Owens countered with a personal shot at Mangini.
"Look who it's coming from," Owens told Bengals teammate Chad Ochocinco in an interview on VERSUS. "Probably 90 percent of his players don't like him [Mangini] anyway. "I don't like him. We got to see him again anyway, so we'll see who's going to do some cheap shots next game."
The Browns visit the Bengals on Dec. 19.
Ward insists he didn't intentionally try to injure Shipley. As he came across the end zone, Ward said he saw the ball and Shipley and acted instinctively.
"It wasn't malicious intent to knock him out or get him hurt," Ward said. "It's part of the game. I reacted to what I saw and tried to make a play."
With the league determined to clean up unnecessary contact to player's head in the wake of new studies on concussions, Ward may need to closely monitor his future on-field conduct.
Undersized at 5-foot-10, Ward made Oregon's team as a walk-on. He played 37 games for the Ducks, catching the eye of pro scouts because of his ability to punish running backs, wide receivers, and quarterbacks. He never backed off, and he has no plans to stop playing the only way he knows.
Ward was aware that Mike Pereira, former NFL vice president of officiating, told the Cleveland Plain Dealer that the league should fine the 23-year-old a minimum of $25,000 for a hit he described as "one of the worst I've seen in a while."
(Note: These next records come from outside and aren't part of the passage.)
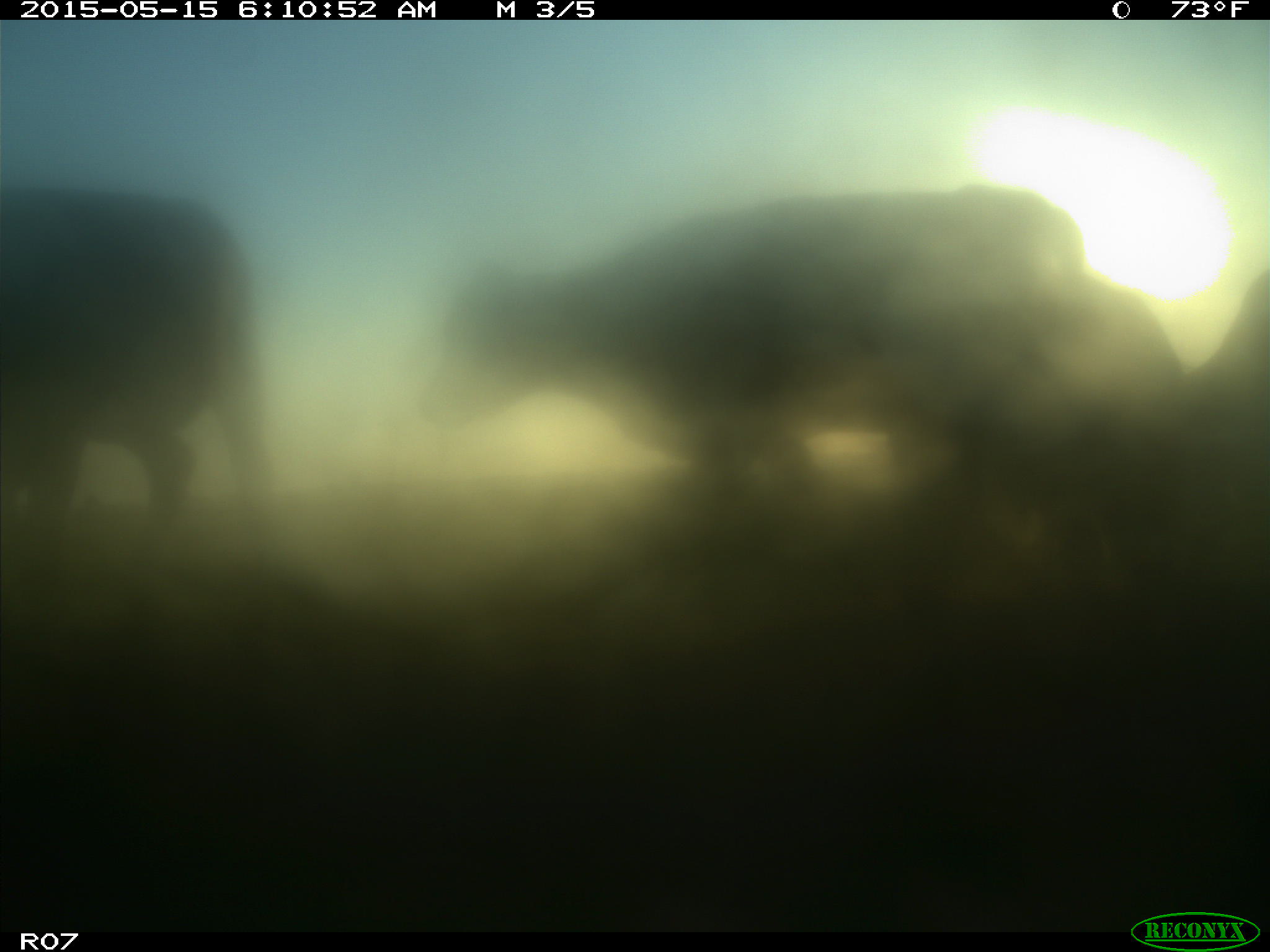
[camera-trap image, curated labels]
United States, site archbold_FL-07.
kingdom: Animalia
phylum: Chordata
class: Mammalia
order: Artiodactyla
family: Bovidae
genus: Bos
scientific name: Bos taurus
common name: domestic cow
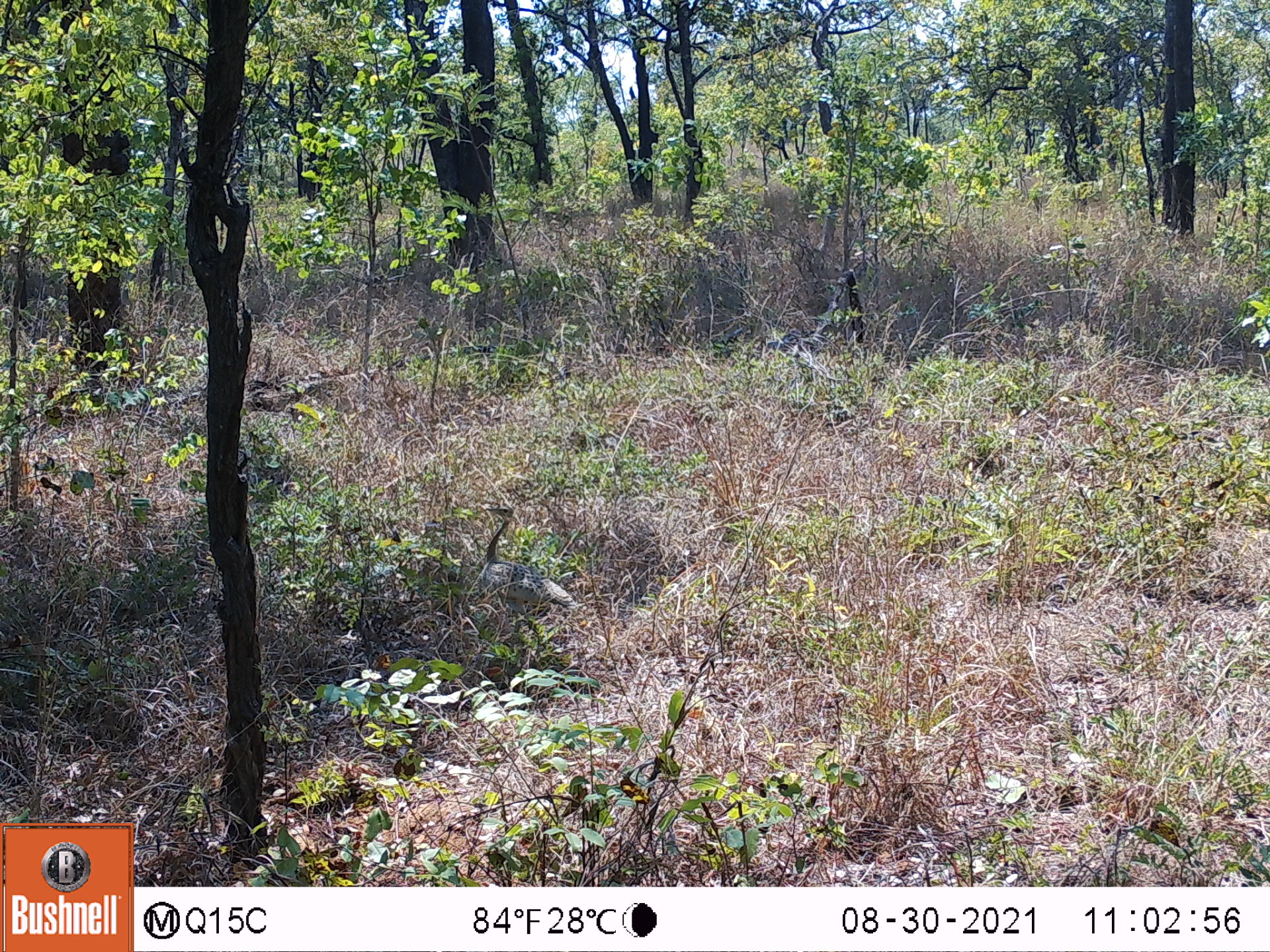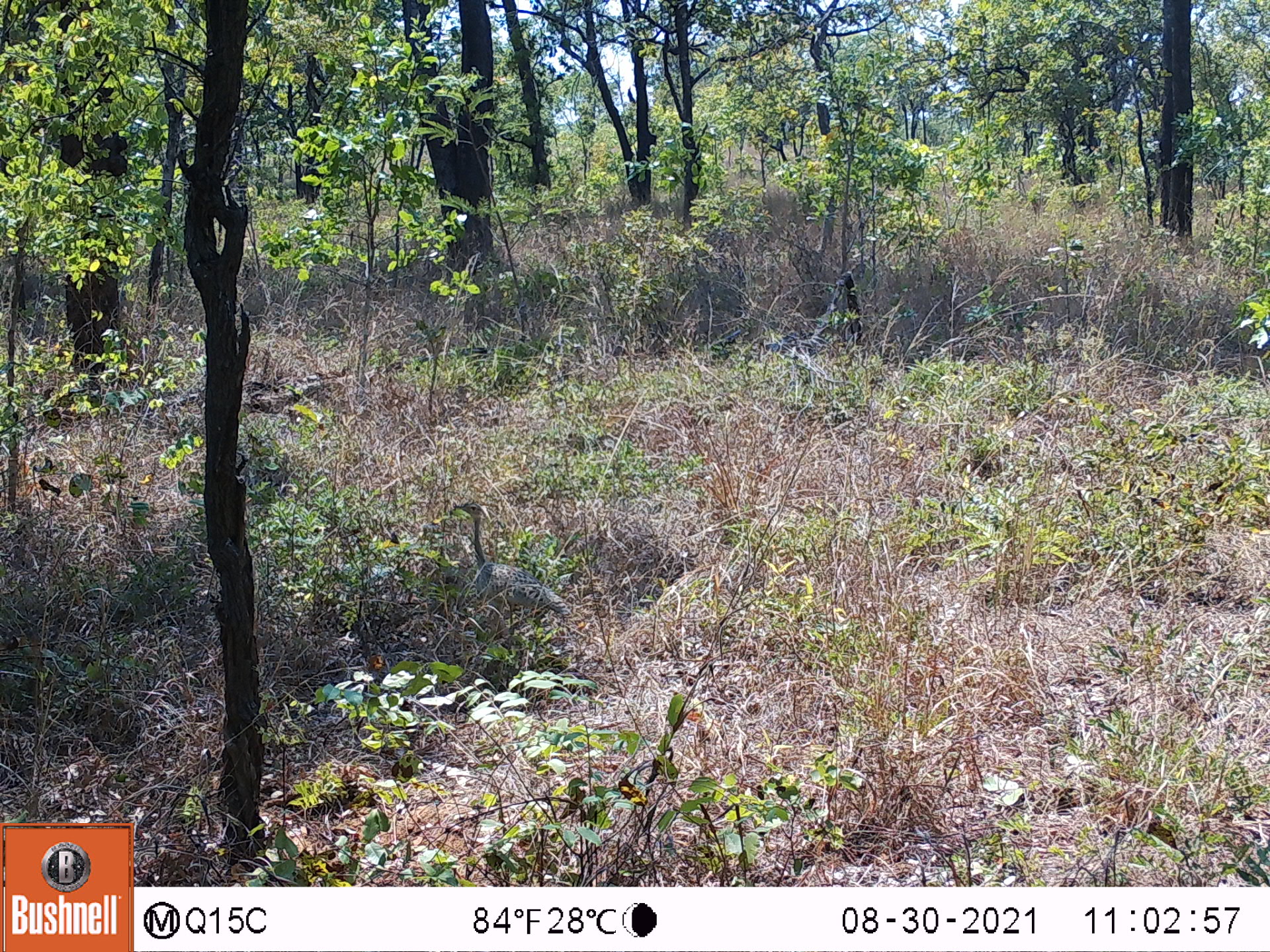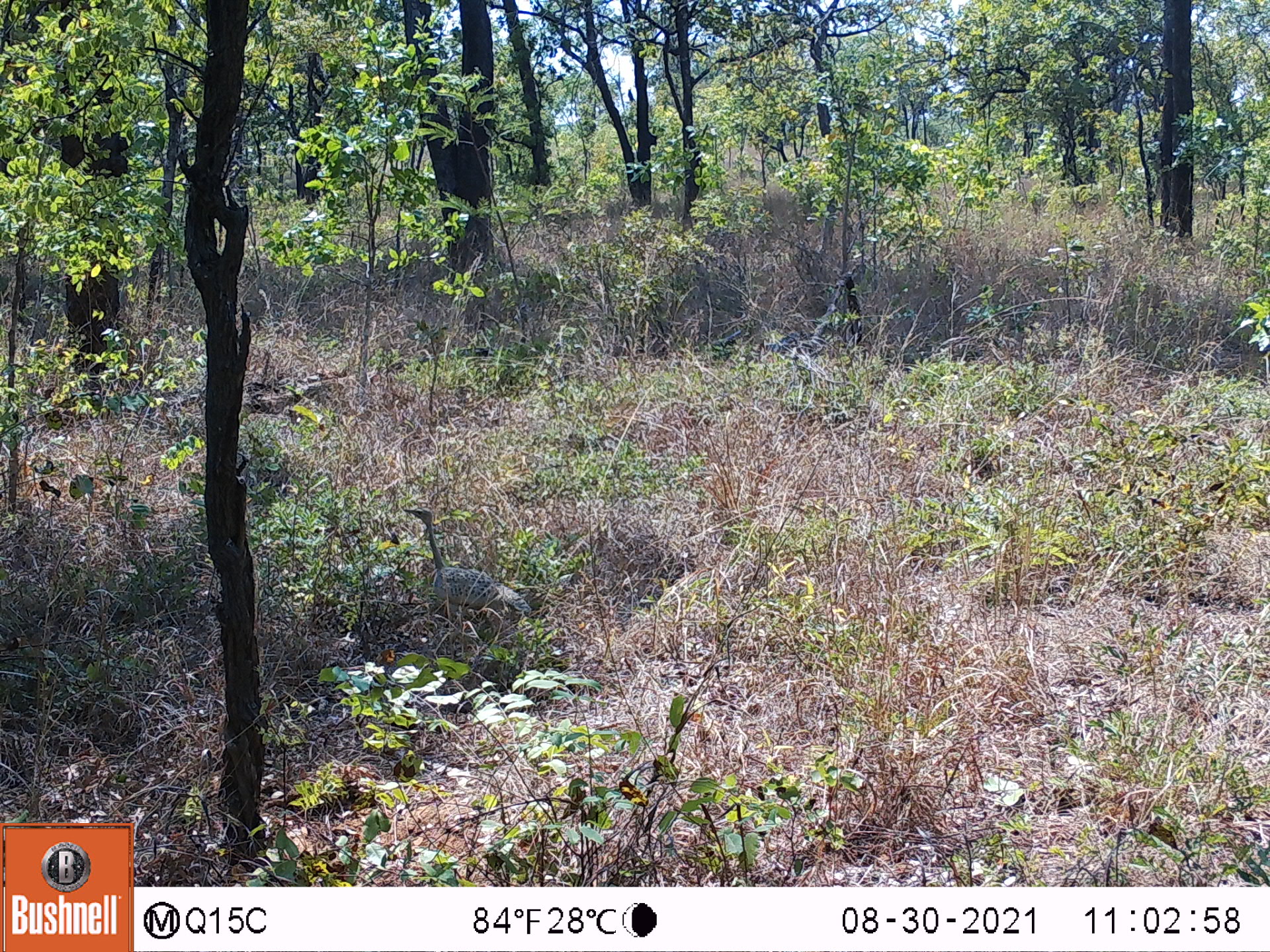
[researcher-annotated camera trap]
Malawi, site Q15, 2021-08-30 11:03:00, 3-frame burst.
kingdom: Animalia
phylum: Chordata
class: Aves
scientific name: Aves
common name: bird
Bird (Aves), count 1.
The Browns haven't had a defensive back who could hit like Ward since safety Eric Turner in the 1990s. Mangini wants his team to be physical, and from experience, he knows that having a safety who can deliver knee-buckling hits can make receivers wary of coming over the middle.
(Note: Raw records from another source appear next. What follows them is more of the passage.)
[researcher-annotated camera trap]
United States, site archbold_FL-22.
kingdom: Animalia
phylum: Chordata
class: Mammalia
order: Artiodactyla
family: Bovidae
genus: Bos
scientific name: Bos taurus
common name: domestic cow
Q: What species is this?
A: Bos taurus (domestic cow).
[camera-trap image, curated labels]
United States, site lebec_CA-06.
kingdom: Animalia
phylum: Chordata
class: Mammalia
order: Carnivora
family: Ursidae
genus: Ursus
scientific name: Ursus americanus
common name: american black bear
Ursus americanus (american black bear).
PACKERS: Green Bay could be without both starting safeties at Washington, and linebacker Nick Barnett might be facing an extended absence.
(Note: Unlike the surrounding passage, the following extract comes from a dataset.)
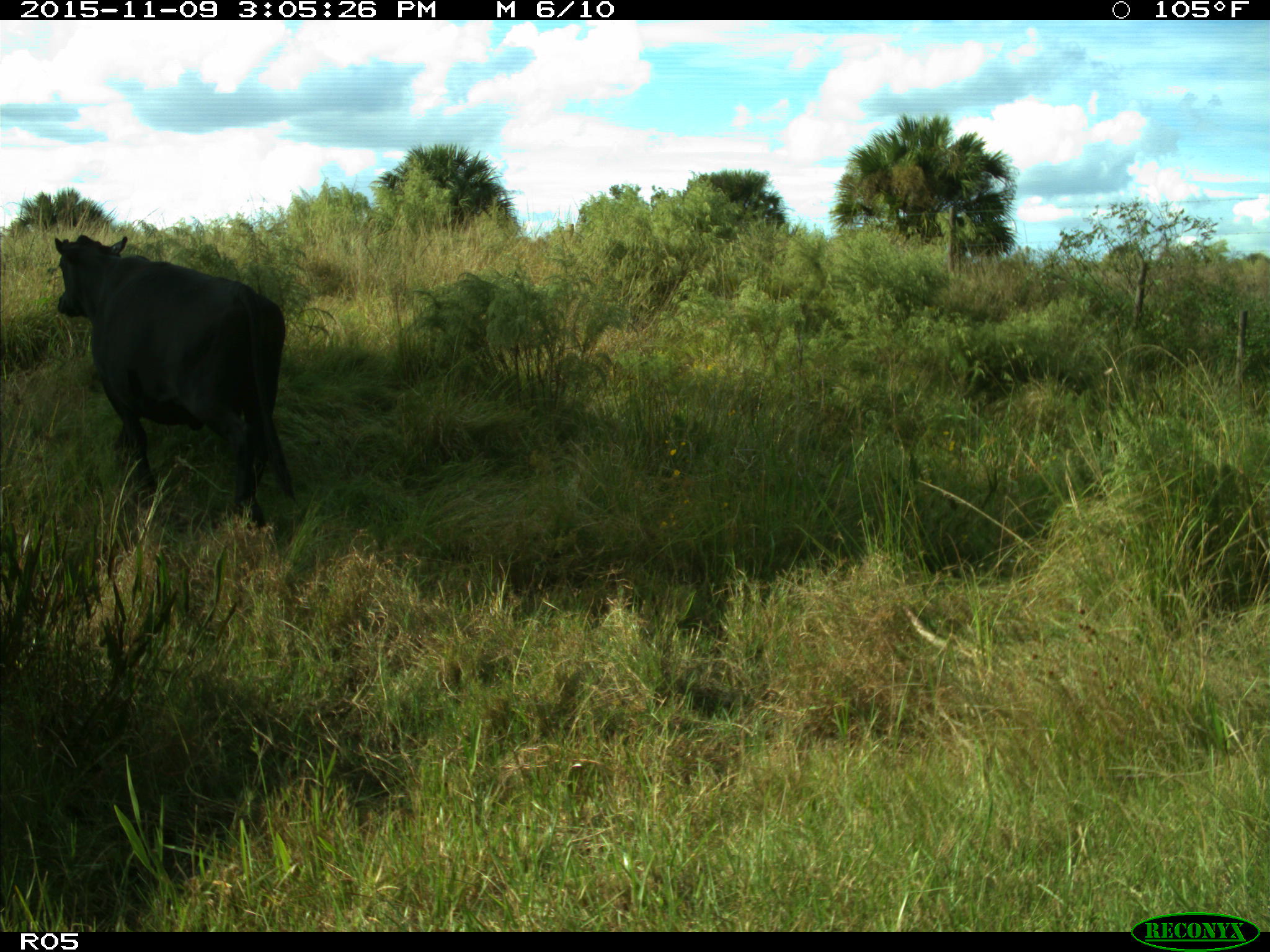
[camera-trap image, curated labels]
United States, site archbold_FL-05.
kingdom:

The Packers already know they will be without rookie safety Morgan Burnett, who tore his ACL and is out for the season. Veteran safety Nick Collins sat out practice because of a nagging knee injury and his status is unclear.
Barnett has a wrist injury there is a possibility that he could be out for an extended period of time. Barnett and linebacker Brandon Chillar, who has a shoulder injury, both are getting second opinions this week.
SAINTS: New Orleans cornerback Tracy Porter will be out three to four weeks after arthroscopic surgery to repair the lateral meniscus in his left knee.
REDSKINS: Washington's Clinton Portis will be out at least a month with a groin injury, putting the two-time Pro Bowl running back's future in doubt once again.
Portis has a third degree separation of the left groin, with the muscle separated off the bone. Portis will not require surgery.
He has run for only 195 yards on 49 carries this season. He's 109 yards shy of 10,000 for his career and is 680 away from breaking John Riggins' franchise rushing record.